5. Le scorciatoie intelligenti
In ultima posizione, più che altro perché è difficile valutare l’impatto che avranno sull’uso del telefono, sono le novità inerenti alle scorciatoie interne alle app e generate dall’intelligenza artificiale. Google le chiama azioni delle app e porzioni, e a loro modo sono molto simili. Le prime sono attività specifiche che vengono suggerite nella griglia delle app insieme ai software più utilizzati: cambiano nel corso della giornata e a seconda del luogo in cui siamo per fornire suggerimenti sempre precisi su ciò che potremmo voler fare con il telefono. Le seconde sono informazioni aggiuntive e veri e propri pezzetti di app che appaiono sotto alla casella del motore di ricerca nel momento in cui cerchiamo l’app in questione.

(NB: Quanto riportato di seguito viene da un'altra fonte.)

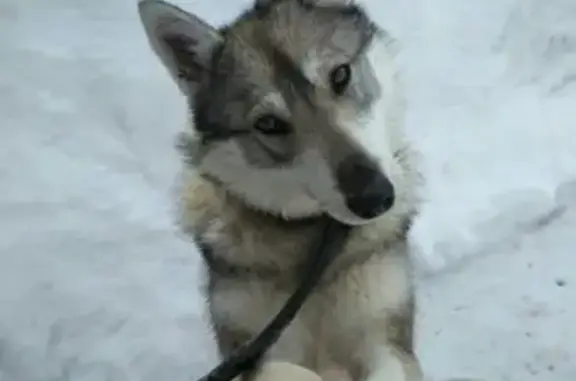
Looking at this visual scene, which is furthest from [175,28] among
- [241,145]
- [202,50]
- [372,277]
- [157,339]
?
[157,339]

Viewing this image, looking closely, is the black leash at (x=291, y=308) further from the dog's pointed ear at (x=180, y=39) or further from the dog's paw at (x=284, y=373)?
the dog's pointed ear at (x=180, y=39)

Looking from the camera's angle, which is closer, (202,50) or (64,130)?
(202,50)

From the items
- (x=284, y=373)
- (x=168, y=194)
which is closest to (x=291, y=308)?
(x=284, y=373)

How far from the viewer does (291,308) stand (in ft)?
3.29

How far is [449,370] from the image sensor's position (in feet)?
4.30

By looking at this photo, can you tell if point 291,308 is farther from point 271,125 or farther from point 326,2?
point 326,2

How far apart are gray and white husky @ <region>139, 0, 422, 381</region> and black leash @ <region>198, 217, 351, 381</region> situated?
0.01 m

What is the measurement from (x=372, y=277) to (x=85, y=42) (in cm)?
87

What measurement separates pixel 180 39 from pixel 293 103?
0.51ft

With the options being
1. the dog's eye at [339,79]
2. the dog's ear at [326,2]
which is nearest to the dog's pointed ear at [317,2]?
the dog's ear at [326,2]

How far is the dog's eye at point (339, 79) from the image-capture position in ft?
3.29

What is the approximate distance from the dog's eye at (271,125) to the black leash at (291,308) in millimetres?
115

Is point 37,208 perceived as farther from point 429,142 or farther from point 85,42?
point 429,142

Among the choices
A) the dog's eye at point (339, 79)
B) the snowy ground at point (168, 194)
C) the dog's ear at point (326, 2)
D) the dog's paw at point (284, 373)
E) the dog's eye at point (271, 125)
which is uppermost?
the dog's ear at point (326, 2)
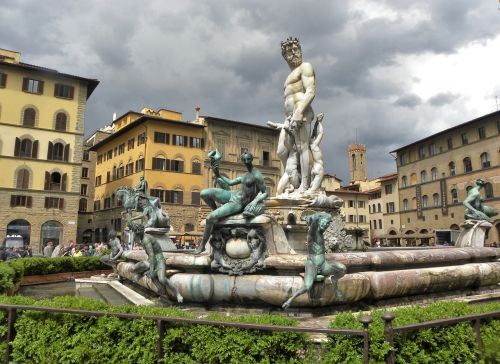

A queste si aggiungono una modalità relax, una lente di ingrandimento che renderà più semplice la selezione del testo sullo schermo, un’impostazione che tenendo premuto il pulsante di avvio permette di bloccare il dispositivo per riattivarlo esclusivamente tramite pin (anziché con il volto o l’impronta), nuovi strumenti per modificare le schermate appena catturate, un pulsante per bloccare l’orientamento dello schermo che appare ogni volta che le immagini sul display ruotano e tanti altri piccoli accorgimenti.

Android Pie insomma non stravolgerà il modo in cui usiamo lo smartphone, ma aiuterà a utilizzarlo in modo più consapevole e piacevole sotto molti punti di vista. La speranza è che, a differenza di quanto sempre avvenuto con gli aggiornamenti precedenti, questa volta il processo di passaggio alla nuova versione sia rapido e coinvolga un numero significativo di telefoni, recenti e non.